But there’s still the elephant in the room—a big, oily elephant. Although teams like Arsenal and Manchester United may find that Everton and Newcastle have gained some ground, the impact of foreign oil billions has meant that a pair of teams need not concern themselves. When it comes to wealth and spending-power, Chelsea and Manchester City are in a whole new class, thanks to their sugar oil daddies. Roman Abramovich at Chelsea, and Sheikh Mansour bin Zayed al Nahan at Manchester City have plenty of cash on hand to re-up their clubs’ coffers, should the likes of Everton start sniffing around the players they’d prefer. As a friend of mine once said, their war chests’ impact on the transfer market “is akin to playing Football Manager using the cheat code for infinite money.”

Although the wealth of Chelsea’s owner Abramovich is more reasonable—a mere $9 billion—Mansour’s is almost incomprehensible. Last year, due to a violation of UEFA’s Financial Fair Play regulations, Manchester City was forced to pay nearly £50 million in fines. That is more money than most of us are likely to see in our entire lives. But for Sheikh Mansour, whose fortune has been estimated at $1 trillion, it’s a pittance.

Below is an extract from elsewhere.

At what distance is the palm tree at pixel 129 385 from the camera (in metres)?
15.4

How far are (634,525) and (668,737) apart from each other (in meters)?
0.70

These numbers can be mind-boggling, so let’s break it down. Knock off a few zeros—six, to be exact—and let’s say that Sheikh Mansour’s fortune is the equivalent of $1 million, instead of $1 trillion. Now, put yourself in his shoes. You like sports, you have, say, a semi-pro soccer team you sponsor join your spare time, with your $1 million fortune. Well, you paid more for cleats than you’re allowed to in the league rules, so the powers that be slapped you with a fine. The equivalent to Manchester City’s actual £49 million fine, in dollars and scaled down, would be $78. Of your $1,000,000 fortune, because of not abiding by the league’s financial rules, you have to pay $78. You’re a millionaire, and this is, essentially, a parking ticket.

That’s what Manchester City brings to the table. Financial Fair Play is a noble idea, but so long as this magnitude of cash is involved, for teams like Manchester City, it’s little more than a gnat, a mosquito, a parking ticket—an annoyance soon forgotten.